Queensland State Election 2012: Gympie

Electorate: Gympie

Margin: Liberal National 27.2%
Region: Regional City
Federal: Wide Bay
Click here for Electoral Commission of Queensland map

The candidates

gympie - lnp

SANTO FERRANO
One Nation

KATHY HAWKE
Family First

SHANE PAULGER
Katter’s Australian Party

DAVID GIBSON
Liberal National (top)

BEN PARKER
Labor (bottom)

SHENA MacDONALD
Greens

gympie - alp

Electorate analysis: The electorate of Gympie covers the town itself and surrounding areas to the east and south, also extending across Toolara State Forest to distant coastal Tin Can Bay and Rainbow Beach. A seat bearing the name has existed since 1873, barring an interruption from 1950 to 1960. The cataclysmic Labor split came during the latter period, allowing the National/Country Party to win what had traditionally been a Labor seat when it was recreated in 1960, and maintain it thereafter. The area’s notable level of gun ownership made it a natural target for One Nation in 1998, but Labor preferences and a deluge of Nationals campaign resources (which proved to have been sorely needed elsewhere) held off a formidable 39.2 per cent primary vote for their candidate Ian Petersen. Elisa Roberts succeeded for One Nation in 2001 where Petersen had failed at the party’s high-water mark three years earlier, assisted in no small part by the retirement of veteran Nationals member Len Stephan. Roberts won the seat not because the One Nation primary vote held up (it fell to 25.7 per cent), but because Labor surged ahead of the Nationals, whose preferences (along with those of Petersen, who polled 16.2 per cent as the City-Country Alliance candidate) decided the result in Roberts’ favour.

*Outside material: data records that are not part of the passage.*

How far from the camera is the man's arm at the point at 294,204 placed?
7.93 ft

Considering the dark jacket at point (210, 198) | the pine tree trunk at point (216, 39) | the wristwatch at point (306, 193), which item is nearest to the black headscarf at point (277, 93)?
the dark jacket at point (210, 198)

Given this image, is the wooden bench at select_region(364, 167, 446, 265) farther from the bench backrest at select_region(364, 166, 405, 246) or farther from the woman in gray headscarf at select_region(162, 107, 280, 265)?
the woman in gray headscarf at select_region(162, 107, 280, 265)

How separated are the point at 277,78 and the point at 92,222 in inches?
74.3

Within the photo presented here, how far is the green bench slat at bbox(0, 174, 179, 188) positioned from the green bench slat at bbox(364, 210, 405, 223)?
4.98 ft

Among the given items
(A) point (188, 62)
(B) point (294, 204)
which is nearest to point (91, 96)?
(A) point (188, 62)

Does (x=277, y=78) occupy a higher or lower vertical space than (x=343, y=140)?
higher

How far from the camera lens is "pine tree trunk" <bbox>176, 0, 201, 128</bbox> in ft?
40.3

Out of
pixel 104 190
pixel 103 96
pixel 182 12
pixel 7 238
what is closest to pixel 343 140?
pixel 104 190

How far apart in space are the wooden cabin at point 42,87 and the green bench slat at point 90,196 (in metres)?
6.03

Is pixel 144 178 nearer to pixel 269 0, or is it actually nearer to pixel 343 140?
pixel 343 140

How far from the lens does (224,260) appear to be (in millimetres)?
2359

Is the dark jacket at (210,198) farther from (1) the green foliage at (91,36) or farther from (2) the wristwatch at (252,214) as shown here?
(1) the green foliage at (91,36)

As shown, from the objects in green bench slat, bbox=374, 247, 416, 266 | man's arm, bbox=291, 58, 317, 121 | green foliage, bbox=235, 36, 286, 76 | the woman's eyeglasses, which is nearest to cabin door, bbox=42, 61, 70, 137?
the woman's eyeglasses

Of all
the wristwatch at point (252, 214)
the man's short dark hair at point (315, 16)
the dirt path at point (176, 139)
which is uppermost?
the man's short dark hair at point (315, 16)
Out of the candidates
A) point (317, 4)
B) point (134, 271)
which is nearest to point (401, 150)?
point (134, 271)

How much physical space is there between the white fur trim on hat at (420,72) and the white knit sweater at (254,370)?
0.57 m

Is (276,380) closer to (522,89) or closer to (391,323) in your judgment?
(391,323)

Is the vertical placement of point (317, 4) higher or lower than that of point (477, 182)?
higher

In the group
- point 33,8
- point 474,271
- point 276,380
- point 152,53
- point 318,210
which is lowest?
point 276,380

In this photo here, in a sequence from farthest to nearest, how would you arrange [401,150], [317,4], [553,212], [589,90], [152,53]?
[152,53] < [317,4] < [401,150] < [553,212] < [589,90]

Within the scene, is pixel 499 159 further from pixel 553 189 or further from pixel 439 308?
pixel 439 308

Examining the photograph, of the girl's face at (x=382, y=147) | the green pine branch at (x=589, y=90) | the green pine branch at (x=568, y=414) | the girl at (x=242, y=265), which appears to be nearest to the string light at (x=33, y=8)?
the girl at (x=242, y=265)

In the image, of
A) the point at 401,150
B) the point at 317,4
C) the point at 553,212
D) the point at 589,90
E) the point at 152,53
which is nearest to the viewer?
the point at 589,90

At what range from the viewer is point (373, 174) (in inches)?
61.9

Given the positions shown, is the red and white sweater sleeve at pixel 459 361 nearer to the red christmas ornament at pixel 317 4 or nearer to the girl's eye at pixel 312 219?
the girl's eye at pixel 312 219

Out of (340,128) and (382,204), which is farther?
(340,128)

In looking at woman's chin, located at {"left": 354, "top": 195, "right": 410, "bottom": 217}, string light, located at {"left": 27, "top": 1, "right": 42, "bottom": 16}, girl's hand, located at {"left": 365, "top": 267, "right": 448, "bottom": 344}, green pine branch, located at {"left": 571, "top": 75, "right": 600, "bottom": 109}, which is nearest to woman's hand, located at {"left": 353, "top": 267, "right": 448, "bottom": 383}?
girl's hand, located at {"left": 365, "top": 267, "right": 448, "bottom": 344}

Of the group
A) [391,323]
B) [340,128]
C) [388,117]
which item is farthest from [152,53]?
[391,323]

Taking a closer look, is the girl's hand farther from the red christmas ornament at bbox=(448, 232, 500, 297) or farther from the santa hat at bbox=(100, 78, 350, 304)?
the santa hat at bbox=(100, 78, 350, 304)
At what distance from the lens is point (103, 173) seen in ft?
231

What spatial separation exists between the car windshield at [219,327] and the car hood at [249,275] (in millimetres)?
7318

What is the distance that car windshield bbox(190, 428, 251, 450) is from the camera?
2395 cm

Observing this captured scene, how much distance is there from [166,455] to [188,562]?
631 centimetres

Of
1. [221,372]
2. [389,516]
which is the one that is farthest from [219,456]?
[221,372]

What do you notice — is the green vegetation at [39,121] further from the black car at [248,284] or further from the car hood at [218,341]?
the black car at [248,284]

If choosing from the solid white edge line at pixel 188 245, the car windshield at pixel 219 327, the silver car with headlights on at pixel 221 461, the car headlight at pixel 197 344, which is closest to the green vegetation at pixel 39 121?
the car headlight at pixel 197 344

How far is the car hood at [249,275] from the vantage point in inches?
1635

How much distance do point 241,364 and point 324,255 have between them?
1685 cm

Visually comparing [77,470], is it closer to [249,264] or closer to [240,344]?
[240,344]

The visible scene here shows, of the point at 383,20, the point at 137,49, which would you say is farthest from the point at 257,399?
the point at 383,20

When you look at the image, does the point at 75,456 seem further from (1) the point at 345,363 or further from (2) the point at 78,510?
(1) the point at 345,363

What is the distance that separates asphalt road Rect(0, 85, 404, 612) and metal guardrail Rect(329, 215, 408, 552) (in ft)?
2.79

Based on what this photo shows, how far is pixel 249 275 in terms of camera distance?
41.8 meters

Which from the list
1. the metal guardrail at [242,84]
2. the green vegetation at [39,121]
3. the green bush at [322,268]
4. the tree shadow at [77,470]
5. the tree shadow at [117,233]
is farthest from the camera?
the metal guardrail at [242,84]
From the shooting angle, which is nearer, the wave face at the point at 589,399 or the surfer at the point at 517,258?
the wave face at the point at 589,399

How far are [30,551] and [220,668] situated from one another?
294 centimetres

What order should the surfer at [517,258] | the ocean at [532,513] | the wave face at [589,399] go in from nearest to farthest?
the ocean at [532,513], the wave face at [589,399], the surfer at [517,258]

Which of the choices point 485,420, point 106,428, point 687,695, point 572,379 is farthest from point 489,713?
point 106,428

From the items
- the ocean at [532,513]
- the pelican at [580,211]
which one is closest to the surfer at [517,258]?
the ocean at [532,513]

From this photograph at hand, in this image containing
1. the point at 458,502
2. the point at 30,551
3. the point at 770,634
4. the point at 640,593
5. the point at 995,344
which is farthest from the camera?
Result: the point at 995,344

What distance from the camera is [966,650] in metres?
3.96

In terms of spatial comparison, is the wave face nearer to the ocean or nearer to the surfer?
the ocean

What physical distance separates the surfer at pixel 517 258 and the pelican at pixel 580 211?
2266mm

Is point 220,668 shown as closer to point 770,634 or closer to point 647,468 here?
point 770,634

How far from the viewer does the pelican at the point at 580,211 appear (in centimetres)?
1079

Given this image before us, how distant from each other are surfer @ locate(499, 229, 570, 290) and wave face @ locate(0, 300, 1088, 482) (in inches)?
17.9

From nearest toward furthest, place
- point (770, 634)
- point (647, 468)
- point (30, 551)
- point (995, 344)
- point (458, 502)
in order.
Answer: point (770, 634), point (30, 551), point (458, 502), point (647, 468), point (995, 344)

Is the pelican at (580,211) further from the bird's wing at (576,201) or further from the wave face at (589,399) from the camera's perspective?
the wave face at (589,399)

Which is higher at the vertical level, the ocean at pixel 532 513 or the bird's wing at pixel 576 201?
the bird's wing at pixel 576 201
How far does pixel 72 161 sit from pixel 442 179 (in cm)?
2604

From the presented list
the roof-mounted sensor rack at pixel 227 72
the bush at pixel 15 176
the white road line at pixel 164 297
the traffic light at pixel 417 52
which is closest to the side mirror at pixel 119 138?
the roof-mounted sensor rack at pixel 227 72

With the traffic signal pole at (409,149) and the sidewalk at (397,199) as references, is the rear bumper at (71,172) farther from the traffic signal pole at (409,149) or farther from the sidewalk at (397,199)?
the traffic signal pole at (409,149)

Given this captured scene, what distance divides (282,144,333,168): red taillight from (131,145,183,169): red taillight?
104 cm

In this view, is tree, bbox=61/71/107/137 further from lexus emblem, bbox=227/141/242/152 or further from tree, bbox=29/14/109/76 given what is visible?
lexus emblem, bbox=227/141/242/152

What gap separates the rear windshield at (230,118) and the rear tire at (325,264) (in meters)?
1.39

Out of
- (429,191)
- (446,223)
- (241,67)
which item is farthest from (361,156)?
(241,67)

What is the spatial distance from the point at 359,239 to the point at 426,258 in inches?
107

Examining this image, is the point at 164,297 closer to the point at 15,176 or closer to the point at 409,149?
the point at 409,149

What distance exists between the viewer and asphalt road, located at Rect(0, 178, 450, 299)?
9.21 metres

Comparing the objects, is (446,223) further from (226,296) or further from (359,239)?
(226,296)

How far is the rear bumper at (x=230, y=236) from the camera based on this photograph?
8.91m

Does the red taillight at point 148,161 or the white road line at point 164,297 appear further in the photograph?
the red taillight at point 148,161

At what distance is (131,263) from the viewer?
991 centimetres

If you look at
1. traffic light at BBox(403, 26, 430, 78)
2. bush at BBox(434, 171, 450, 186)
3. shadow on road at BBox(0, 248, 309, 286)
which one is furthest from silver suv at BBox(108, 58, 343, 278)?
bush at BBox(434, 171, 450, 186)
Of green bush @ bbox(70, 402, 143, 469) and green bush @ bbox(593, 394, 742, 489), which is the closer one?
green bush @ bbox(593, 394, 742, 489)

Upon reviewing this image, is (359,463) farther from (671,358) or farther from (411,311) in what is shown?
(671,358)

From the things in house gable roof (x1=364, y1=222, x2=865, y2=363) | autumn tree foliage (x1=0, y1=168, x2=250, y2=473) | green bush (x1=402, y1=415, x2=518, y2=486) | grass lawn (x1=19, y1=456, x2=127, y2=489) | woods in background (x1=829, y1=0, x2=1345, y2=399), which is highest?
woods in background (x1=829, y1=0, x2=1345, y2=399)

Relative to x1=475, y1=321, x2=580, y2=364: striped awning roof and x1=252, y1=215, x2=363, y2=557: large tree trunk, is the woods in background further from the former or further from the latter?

Roberts parted company with what was left of One Nation in April 2002 and contested the 2004 election as an independent, increasing her primary vote to 33.4 per cent and prevailing over Labor by 10.0 per cent after preferences. Roberts proved a somewhat erratic member of parliament, particularly in her second term, and proved chronically indecisive as to whether she would contest the 2006 election. A final attempt to withdraw a week before polling day came too late for her to be removed from the ballot paper, and her position going into the election was that she would serve if elected. Nationals candidate David Gibson solved the problem for her by polling 46.0 per cent on the primary vote to win an 18.2 per cent two-party margin over Labor, with Roberts polling 8.4 per cent.

A former army officer and general manager of the Gympie Times, Gibson won promotion to Shadow Sustainability, Climate Change and Innovation Minister when Lawrence Springborg took over the Nationals leadership from Jeff Seeney in January 2008. After the 2009 election he at first nominated for the deputy leadership but withdrew out of deference to Lawrence Springborg, while also bemoaning the standard of the candidates contesting the leadership (Tim Nicholls and Fiona Simpson, together with the victorious John-Paul Langbroek). His portfolios were exchanged for infrastructure and planning in the ensuing reshuffle. Gibson accused Langbroek of being “unpredictable” when he contentiously made a public announcement of his plans for a reshuffle in September 2010, to which Langbroek reacted by dumping Gibson from the front bench. He would return as Shadow Local Government and Sport Minister when Campbell Newman became leader in April 2011.